Between them, Dartmouth Public Voices fellows had 44 major media successes (a success rate of 258%, exceeding the stated goals of the program), on an expansive range of issues from Syria to internet anonymity to animal rights. Fellows published in The New York Times, CNN, The Christian Science Monitor, National Public Radio, WGBH Boston Public Radio, Foreign Affairs, The Washington Post, ABC News, Quartz.com (associated with The Atlantic) and The Guardian, among others. In our final convening, fellows also reflected on and presented visual answers to the question, Why do you do what you do? (See photo slide show.)
A few publication highlights from the year: Sharlene Mollett’s piece for Alternet on US efforts to fight drug trafficking brought her three offers to get involved in other research projects. Lisa Baldez’s piece in The Christian Science Monitor on the Senate refusal to ratify a UN disabilities treaty was widely shared by other media; her piece on the United Nations’ Convention to Eliminate All Forms of Discrimination Against Women (CEDAW) ran on CNN. Sonu Bedi’s piece on same sex marriage in the Supreme Court made it to the front of the Huffington Post’s Politics Page as well as Gay Rights page, and was also included in their breaking news coverage. Jennifer Lind had fifteen successes, including essays and op-eds on CNN, Foreign Policy and The Washington Post, as well as interviews on The Wall Street Journal Radio and Bloomberg news, and mentions on ABCnews.com. One piece by Jennifer on CNN.com (“Will China finally ‘bite’ North Korea?“) reached more than a half million page views—an OpEd Project record.

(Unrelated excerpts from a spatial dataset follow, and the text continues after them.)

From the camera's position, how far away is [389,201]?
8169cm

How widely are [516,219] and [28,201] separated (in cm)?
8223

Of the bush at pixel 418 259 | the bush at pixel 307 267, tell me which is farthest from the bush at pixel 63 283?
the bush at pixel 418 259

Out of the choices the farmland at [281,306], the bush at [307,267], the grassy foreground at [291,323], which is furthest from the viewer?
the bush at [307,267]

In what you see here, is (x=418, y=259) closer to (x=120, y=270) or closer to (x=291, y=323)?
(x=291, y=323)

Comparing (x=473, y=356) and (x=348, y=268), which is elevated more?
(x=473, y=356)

Philosopher Susan Brison wrote about sexual violence (including her own experience) and marriage equality for Al Jazeera and The Huffington Post. Emboldened by her Public Voices experience, Veronika Fuechtner protested a campus appearance by a German politician who admitted plagiarizing his dissertation. She was the highlight of political news coverage in Germany, and was subsequently invited to contribute to The New York Times “Room for Debate’’ series. Meanwhile Colleen Boggs opined on Internet Trolls and Women Writers in the Huffington Post, and also asked, in an op-ed in The Guardian: “We are quick to punish animals that attack humans, but what about the reverse – such as the Ringling Bros elephant shooting?”